Overview
- Manufacturer: Kandi Technologies
- Production: March 2018–2021
- Assembly: China: Changxing

Body and chassis
- Class: Microvan
- Body style: 5-door van
- Layout: Front-engine, front-wheel-drive layout

Dimensions
- Wheelbase: 2,649 mm (104.3 in)
- Length: 3,974 mm (156.5 in)
- Width: 1,636 mm (64.4 in)
- Height: 1,625 mm (64.0 in)
- Curb weight: 1,315 kg (2,899 lb)

= Kandi K23 =

The Kandi K23 is a microvan produced by the Chinese manufacturer Kandi Technologies.

== Overview ==
The K23 model joined the Kandi brand's lineup as a small microvan with an avant-garde design.
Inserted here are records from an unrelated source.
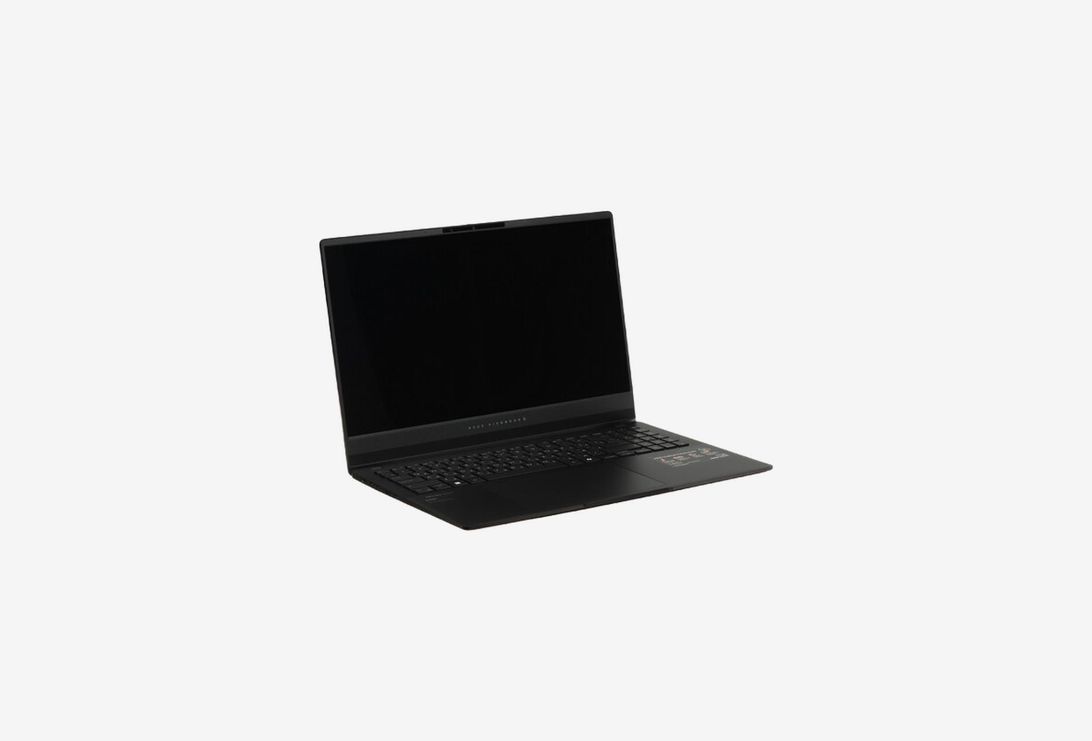 90NB14E1-M00560_02251029120153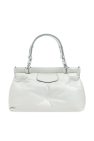 Maison Margiela Handbag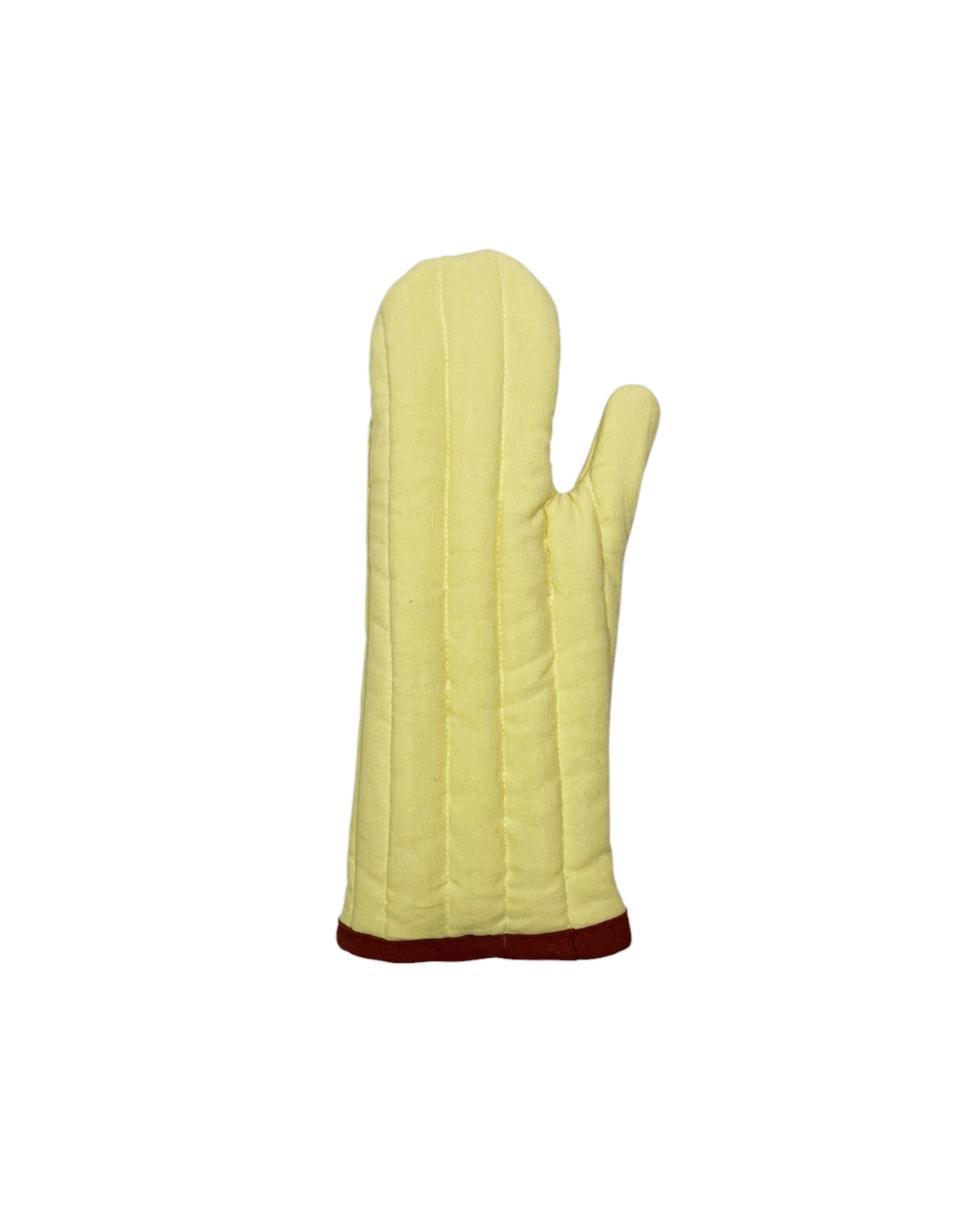 loomer / Mittens (LM125-KG047)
The car features a richly sculpted, monocoque silhouette, distinguished by soaring, high-mounted headlights and a chrome-trimmed air intake at the front, while the rear is adorned with pillar-mounted taillights.

== Production ==
Along with the smaller K27 model, the K23 marked the manufacturer's entry to the United States market in the second half of 2020.

== Specifications ==
The electric system of the Kandi K23 is made of a battery with a capacity of 41.4 kWh, which provides a maximum range of up to 280 kilometers per charge. Replenishing the full condition of the batteries takes about 7.5 hours.